:: DATA SUPPLIED ::
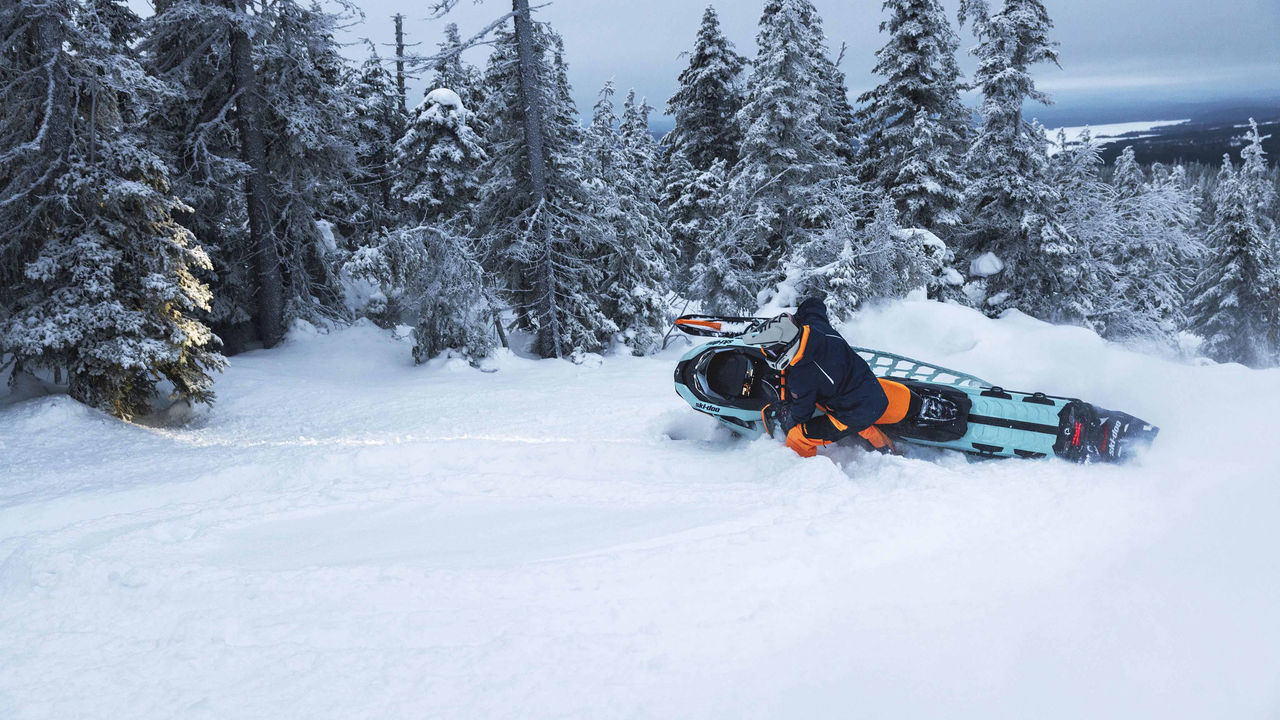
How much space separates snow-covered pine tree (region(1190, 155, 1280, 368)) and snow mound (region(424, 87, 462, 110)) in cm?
3027

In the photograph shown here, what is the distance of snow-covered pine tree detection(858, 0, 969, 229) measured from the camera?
1852 centimetres

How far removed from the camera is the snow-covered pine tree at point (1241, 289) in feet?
87.9

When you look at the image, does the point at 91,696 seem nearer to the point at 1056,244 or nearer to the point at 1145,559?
the point at 1145,559

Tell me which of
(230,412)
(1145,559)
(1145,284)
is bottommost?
(230,412)

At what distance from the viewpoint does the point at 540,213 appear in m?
14.5

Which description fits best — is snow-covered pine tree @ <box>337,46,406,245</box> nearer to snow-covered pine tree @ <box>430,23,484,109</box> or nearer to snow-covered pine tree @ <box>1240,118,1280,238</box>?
snow-covered pine tree @ <box>430,23,484,109</box>

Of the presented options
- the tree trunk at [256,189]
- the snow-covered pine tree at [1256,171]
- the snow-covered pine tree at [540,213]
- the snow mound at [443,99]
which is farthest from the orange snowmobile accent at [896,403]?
the snow-covered pine tree at [1256,171]

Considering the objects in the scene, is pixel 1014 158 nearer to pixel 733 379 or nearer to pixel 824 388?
pixel 733 379

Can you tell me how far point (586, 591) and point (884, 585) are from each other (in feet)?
5.17

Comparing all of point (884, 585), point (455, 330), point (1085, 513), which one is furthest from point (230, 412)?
point (1085, 513)

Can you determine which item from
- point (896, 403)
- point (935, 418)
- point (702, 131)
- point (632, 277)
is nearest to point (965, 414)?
point (935, 418)

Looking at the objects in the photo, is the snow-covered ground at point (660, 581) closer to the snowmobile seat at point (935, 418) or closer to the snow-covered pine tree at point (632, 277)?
the snowmobile seat at point (935, 418)

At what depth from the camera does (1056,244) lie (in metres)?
17.4

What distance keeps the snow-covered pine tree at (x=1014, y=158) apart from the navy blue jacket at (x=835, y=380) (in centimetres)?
1528
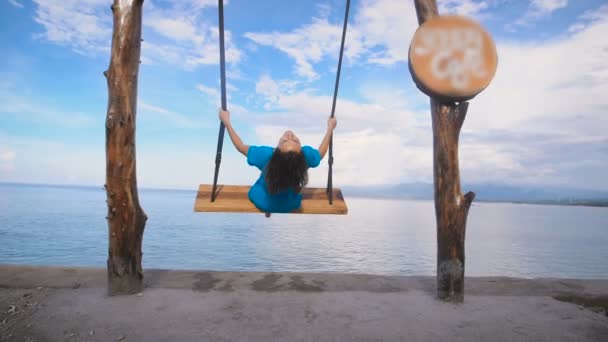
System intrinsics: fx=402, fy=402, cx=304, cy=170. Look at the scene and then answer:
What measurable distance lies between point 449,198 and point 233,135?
2097 millimetres

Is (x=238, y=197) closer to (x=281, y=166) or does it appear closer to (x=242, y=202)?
(x=242, y=202)

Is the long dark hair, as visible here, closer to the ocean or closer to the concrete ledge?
the concrete ledge

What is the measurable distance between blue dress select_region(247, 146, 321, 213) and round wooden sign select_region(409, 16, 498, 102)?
1203 mm

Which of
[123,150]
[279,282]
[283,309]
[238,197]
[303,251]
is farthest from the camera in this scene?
[303,251]

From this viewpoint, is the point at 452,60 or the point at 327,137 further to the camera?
the point at 327,137

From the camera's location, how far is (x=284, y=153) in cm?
355

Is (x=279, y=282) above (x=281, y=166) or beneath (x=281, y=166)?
beneath

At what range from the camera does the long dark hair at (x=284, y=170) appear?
3551mm

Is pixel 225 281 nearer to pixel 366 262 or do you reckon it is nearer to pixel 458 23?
pixel 458 23

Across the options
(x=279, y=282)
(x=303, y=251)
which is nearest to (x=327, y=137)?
(x=279, y=282)

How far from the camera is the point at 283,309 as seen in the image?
339 cm

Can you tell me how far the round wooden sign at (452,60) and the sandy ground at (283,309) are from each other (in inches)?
77.3

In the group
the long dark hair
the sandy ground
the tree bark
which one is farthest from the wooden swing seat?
the sandy ground

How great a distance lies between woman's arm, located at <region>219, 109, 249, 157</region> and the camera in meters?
3.67
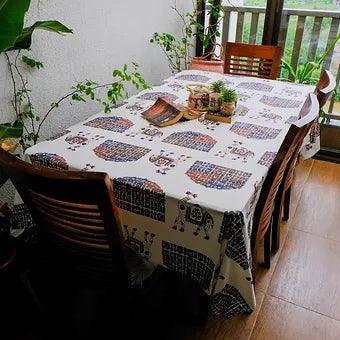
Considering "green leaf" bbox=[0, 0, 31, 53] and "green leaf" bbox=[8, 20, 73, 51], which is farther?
"green leaf" bbox=[8, 20, 73, 51]

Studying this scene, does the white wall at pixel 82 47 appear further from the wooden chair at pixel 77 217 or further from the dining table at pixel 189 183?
the wooden chair at pixel 77 217

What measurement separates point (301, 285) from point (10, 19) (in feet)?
5.44

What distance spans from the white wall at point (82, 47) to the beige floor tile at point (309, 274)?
1423mm

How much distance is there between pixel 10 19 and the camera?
3.49 ft


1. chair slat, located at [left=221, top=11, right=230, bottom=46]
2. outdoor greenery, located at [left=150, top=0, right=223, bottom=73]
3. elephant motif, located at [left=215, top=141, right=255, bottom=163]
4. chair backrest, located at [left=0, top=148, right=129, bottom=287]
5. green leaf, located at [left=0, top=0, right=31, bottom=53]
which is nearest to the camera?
chair backrest, located at [left=0, top=148, right=129, bottom=287]

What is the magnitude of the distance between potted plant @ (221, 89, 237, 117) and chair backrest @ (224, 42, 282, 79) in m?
1.05

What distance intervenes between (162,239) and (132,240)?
0.13 metres

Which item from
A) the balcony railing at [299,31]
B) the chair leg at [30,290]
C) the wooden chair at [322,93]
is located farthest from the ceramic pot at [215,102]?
the balcony railing at [299,31]

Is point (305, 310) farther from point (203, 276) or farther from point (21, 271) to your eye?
point (21, 271)

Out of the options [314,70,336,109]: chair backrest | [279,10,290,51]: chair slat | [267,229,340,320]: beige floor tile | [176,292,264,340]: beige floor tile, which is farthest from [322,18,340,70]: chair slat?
[176,292,264,340]: beige floor tile

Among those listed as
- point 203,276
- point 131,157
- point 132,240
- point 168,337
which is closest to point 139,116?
point 131,157

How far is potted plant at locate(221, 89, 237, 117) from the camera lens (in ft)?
5.45

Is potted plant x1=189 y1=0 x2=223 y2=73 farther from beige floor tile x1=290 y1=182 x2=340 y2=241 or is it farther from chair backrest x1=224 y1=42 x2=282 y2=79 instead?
beige floor tile x1=290 y1=182 x2=340 y2=241

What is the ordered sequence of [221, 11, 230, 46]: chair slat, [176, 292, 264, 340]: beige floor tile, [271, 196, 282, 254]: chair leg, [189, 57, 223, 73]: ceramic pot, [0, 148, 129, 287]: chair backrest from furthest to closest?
[221, 11, 230, 46]: chair slat
[189, 57, 223, 73]: ceramic pot
[271, 196, 282, 254]: chair leg
[176, 292, 264, 340]: beige floor tile
[0, 148, 129, 287]: chair backrest
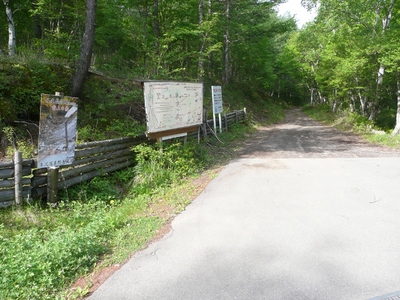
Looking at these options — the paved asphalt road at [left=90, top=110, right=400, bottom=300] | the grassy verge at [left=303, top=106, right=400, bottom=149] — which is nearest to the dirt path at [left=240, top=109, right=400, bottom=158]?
the grassy verge at [left=303, top=106, right=400, bottom=149]

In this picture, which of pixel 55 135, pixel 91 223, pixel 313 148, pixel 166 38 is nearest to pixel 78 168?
pixel 55 135

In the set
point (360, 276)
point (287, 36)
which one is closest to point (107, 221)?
point (360, 276)

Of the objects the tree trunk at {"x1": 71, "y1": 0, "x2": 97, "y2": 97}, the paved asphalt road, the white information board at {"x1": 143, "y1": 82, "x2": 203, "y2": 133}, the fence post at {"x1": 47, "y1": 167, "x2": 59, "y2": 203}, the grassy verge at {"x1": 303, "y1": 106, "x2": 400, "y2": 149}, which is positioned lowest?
the paved asphalt road

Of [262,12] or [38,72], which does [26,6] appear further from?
[262,12]

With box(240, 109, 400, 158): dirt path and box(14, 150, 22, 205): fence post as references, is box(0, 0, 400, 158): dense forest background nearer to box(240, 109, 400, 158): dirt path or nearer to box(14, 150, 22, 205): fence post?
box(14, 150, 22, 205): fence post

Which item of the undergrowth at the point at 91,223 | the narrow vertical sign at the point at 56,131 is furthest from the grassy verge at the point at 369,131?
the narrow vertical sign at the point at 56,131

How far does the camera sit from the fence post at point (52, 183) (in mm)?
5301

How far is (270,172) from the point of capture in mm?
7238

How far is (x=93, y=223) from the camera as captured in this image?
4.37m

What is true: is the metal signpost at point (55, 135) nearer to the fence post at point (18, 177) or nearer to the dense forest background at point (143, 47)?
the fence post at point (18, 177)

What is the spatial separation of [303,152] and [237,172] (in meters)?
3.71

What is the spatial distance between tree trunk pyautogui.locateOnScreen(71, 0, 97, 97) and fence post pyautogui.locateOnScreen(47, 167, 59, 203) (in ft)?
15.6

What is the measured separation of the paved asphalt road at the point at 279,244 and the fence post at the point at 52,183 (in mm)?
2539

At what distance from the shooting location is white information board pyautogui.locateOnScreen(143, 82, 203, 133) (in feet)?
22.8
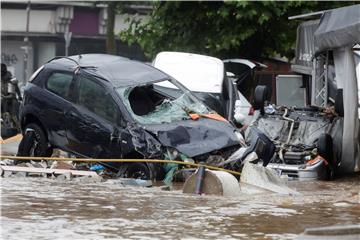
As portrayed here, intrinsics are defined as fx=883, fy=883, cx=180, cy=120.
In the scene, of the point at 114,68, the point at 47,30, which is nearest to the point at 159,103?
the point at 114,68

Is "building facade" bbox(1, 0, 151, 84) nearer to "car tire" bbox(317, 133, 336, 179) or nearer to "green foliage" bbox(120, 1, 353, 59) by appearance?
"green foliage" bbox(120, 1, 353, 59)

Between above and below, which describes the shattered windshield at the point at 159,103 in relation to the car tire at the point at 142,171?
above

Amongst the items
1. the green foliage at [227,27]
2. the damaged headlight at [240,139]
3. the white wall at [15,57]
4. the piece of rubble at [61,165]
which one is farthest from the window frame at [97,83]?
the white wall at [15,57]

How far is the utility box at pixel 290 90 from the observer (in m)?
19.4

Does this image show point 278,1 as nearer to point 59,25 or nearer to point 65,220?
point 65,220

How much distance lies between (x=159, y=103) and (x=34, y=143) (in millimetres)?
2166

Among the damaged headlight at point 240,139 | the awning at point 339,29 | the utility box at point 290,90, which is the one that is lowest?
the damaged headlight at point 240,139

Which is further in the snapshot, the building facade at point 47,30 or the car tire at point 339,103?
the building facade at point 47,30

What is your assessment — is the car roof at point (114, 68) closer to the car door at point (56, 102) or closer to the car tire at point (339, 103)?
the car door at point (56, 102)

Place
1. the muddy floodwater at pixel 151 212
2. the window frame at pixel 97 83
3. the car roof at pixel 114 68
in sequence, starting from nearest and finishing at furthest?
the muddy floodwater at pixel 151 212, the window frame at pixel 97 83, the car roof at pixel 114 68

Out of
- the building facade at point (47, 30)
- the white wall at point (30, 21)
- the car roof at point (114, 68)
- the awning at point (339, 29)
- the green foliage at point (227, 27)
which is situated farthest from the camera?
the white wall at point (30, 21)

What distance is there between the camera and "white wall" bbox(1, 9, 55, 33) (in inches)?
1694

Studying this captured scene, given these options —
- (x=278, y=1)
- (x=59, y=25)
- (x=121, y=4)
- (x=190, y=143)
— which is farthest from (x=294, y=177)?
(x=59, y=25)

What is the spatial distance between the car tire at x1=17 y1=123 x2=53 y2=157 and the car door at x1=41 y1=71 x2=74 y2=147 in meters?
0.21
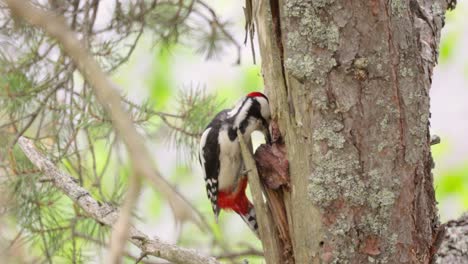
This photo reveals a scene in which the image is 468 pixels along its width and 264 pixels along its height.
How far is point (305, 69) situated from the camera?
1.84m

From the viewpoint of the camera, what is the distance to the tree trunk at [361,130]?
5.94 feet

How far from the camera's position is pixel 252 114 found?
8.55ft

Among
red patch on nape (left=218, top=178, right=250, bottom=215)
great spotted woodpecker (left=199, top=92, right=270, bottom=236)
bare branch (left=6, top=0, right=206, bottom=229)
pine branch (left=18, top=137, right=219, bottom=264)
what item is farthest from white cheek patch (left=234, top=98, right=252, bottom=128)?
bare branch (left=6, top=0, right=206, bottom=229)

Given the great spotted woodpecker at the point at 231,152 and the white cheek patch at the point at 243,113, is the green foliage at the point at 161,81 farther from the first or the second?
the white cheek patch at the point at 243,113

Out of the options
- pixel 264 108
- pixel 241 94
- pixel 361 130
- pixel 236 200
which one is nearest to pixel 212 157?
pixel 236 200

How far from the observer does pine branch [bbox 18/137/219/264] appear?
6.44 ft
:::
[SHORT EXERCISE]
Retype, without any picture, exactly the lines from the one with "What distance is" through the end of the entries, inclusive.

[ANSWER IN FULL]
What distance is there between the camera and "white wall" bbox(1, 9, 55, 33) (in inches)?
1694

Studying this captured scene, given these options —
- (x=278, y=1)
- (x=59, y=25)
- (x=121, y=4)
- (x=190, y=143)
— which is farthest from (x=294, y=177)?
(x=59, y=25)

What is the spatial distance between the car tire at x1=17 y1=123 x2=53 y2=157 and the car door at x1=41 y1=71 x2=74 y2=147 in meters?
0.21
This photo reveals a scene in which the image is 468 pixels along its width and 264 pixels along its height.
How far is point (305, 69) situated from the camera?
1.84m

From the viewpoint of the camera, what is the distance to the tree trunk at [361,130]?
5.94 feet

How far from the camera's position is pixel 252 114 found?
8.55ft

Among
red patch on nape (left=218, top=178, right=250, bottom=215)
great spotted woodpecker (left=199, top=92, right=270, bottom=236)
bare branch (left=6, top=0, right=206, bottom=229)
pine branch (left=18, top=137, right=219, bottom=264)
what item is farthest from white cheek patch (left=234, top=98, right=252, bottom=128)?
bare branch (left=6, top=0, right=206, bottom=229)

Given the great spotted woodpecker at the point at 231,152 and the white cheek patch at the point at 243,113, is the green foliage at the point at 161,81 farther from the first or the second?
the white cheek patch at the point at 243,113

Out of the options
- pixel 264 108
- pixel 241 94
- pixel 361 130
- pixel 236 200
which one is nearest to pixel 212 157?
pixel 236 200

How far from the observer does pine branch [bbox 18/137/219/264] appear?
6.44 ft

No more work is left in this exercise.